Bij de bepaling van het wederrechtelijk genoten voordeel hanteert de rechtbank de volgende uitgangspunten:
- Veroordeelde heeft verklaard dat hij 70 laptops heeft gekocht voor een bedrag van € 300,- per stuk;
- Op 8 februari 2013 zijn bij een doorzoeking in het bedrijf van veroordeelde 44 laptops aangetroffen;
- Veroordeelde heeft verklaard dat hij de rest van de laptops, derhalve 26 laptops, heeft verkocht;
- Veroordeelde heeft verklaard dat hij de laptops heeft verkocht voor een bedrag van € 350,- per stuk;
- Veroordeelde heeft derhalve € 50,- voordeel genoten per verkochte laptop;
Het totaal wederrechtelijk verkregen voordeel wordt derhalve gesteld op: 26 x € 50,- =
€ 1.300,-

3.De beslissing

Stelt vast als wederrechtelijk verkregen voordeel een bedrag van € 1.300,-.

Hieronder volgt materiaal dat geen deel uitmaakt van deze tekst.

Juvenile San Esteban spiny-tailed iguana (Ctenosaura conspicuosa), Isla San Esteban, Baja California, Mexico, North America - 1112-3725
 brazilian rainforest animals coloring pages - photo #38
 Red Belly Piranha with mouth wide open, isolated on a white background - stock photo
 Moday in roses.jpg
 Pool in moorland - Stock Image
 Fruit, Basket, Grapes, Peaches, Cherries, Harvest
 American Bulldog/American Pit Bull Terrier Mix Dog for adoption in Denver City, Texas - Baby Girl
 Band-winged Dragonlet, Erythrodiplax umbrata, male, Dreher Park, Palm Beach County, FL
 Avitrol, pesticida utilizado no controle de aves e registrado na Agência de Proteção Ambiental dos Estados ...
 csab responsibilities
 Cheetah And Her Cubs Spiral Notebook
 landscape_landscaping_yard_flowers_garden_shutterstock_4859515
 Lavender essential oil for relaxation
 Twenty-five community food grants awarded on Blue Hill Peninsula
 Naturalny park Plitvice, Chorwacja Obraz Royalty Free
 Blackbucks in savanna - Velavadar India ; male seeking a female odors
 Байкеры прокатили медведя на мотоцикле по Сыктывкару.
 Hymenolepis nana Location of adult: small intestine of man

Legt op aan veroordeelde de verplichting tot betaling van € 1.300,- (dertienhonderd euro) aan de Staat.
Dit vonnis is gewezen door
mr. E.M. de Stigter, voorzitter en mrs. G. Perrick en C.A.M. van Straalen, rechters, in tegenwoordigheid van mr. J. van Elk, griffier en uitgesproken op de openbare terechtzitting van deze rechtbank van 17 april 2014.